After Sandra dies, Roberto and Daniel hold a funeral where Roberto is struck by a moment of lucidity as he, too, nears death. He says he now understands why they are stuck. The elderly Roberto and Marco reveal to the younger Daniel and Oliver, respectively, that none of this is real, but rather an alternate dimension to their real lives. Roberto explains that when he was a 10-year-old boy, he was in another incident stuck on a raft (made of green bamboo) for thirty-five years. At the same time, the elderly Marco explains that he is really Daniel, the 10-year-old boy from the incident of the infinite road, thus explaining the cycle of incidents and new dimensions.

These alternate dimensions split off from reality and form a time loop. They are brought on by tragedy, and their inhabitants' emotions are fed back into their real-world personas. The younger person stuck in an incident fares better than the older person, so younger people in real life have more happiness and fortune than older people who experience more sadness and misfortune. We see glimpses of the characters' real lives, taking positive and negative turns.

As he dies, Roberto urges young Daniel to break the cycle of creating new dimensions by refusing to follow his fate. Similarly, the elderly Marco/Daniel urges the younger Oliver to break the cycle as well. While both Daniel and Oliver initially hesitate, they end up following their fate against the advice they received. Daniel enters a police car and becomes Marco, off to arrest Oliver and Carlos. Oliver leaves his apartment complex and becomes the Russian bellhop Karl who operates an elevator for two newlyweds. He sets in motion an accidental death for the groom, trapping himself and the bride in a new dimension for thirty-five years.

== Cast ==
- Raúl Méndez as Marco and adult Daniel
- Nailea Norvind as Sandra
- Hernán Mendoza as Roberto
- Humberto Busto as Carlos
- Fernando Alvarez Rebeil as Oliver
- Gabriel Santoyo as Daniel
- Paulina Montemayor as Camila
- Hector Mendoza as adult Oliver
- Leonel Tinajero as old Marco
- Marcos Moreno as old Roberto
- Luciana Villegas as bride
- Adrián Ladrón de Guevara as groom
- Leticia Gonzalez as old Sandra
- Magda Brugengheim as old bride
- Santiago Mendoza Cortes as young Roberto
- Erick Trinidad Camacho as Juan

== Release ==
An incomplete version of the film screened at the 2014 Cannes Film Festival. The Incident subsequently premiered at the Fantastic Fest in September 2014. Cine Canibal distributed it in Mexico, and Shoreline Entertainment picked up the film for international distribution. It was released in Mexico on 11 September 2015.

== Reception ==
Rotten Tomatoes, a review aggregator, reports that 83% of 18 surveyed critics gave the film a positive review; the average rating is 6/10. Catherine Bray of Variety wrote that the film "largely succeeds" in telling a complex story on a limited budget, primarily due to the film's production design, but the overly-explanatory ending brings down the film.
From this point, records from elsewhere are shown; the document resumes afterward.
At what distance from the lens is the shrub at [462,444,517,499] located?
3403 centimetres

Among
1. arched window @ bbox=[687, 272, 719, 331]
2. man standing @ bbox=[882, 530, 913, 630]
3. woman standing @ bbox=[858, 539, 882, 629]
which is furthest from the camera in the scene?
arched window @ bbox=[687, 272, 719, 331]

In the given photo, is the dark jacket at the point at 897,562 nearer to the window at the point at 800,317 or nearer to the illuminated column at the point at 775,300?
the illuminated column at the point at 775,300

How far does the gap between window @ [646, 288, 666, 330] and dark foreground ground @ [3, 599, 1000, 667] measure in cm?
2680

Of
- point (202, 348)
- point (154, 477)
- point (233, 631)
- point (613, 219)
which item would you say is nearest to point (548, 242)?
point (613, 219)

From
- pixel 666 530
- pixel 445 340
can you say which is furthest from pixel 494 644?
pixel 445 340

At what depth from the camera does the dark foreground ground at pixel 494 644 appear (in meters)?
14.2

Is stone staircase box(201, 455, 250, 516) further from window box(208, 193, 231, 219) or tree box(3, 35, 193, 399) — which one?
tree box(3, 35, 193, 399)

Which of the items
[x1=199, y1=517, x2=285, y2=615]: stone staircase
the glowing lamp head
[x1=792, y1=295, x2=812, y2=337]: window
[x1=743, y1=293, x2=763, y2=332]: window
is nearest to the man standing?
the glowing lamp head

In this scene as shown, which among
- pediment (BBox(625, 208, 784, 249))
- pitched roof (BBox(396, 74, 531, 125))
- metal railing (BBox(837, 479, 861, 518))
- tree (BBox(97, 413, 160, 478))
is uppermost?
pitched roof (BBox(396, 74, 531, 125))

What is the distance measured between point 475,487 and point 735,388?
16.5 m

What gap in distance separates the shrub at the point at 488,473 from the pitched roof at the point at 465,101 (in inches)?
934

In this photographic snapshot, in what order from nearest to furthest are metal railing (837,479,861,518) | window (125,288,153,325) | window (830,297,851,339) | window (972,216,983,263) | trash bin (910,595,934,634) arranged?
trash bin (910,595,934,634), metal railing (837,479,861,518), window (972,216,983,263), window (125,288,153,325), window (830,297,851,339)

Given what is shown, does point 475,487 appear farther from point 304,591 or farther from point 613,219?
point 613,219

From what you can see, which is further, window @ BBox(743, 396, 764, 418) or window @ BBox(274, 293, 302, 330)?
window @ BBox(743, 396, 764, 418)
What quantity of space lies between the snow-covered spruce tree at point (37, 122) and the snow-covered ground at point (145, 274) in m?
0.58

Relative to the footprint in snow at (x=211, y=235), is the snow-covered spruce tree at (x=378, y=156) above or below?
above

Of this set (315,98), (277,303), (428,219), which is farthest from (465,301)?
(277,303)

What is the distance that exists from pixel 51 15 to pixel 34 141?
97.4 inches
Shawn Macomber of Fangoria rated it 3/4 stars and wrote that the film encourages viewers to consider their own lives, as the characters do.

Macomber also criticized the ending, writing that the film sometimes feels a bit forced in its storytelling, but said these are "minor quibbles". Writing for Screen Anarchy, Eric Ortiz Garcia called it "a great display of how to make an intriguing film with not many elements", referring to the limited sets.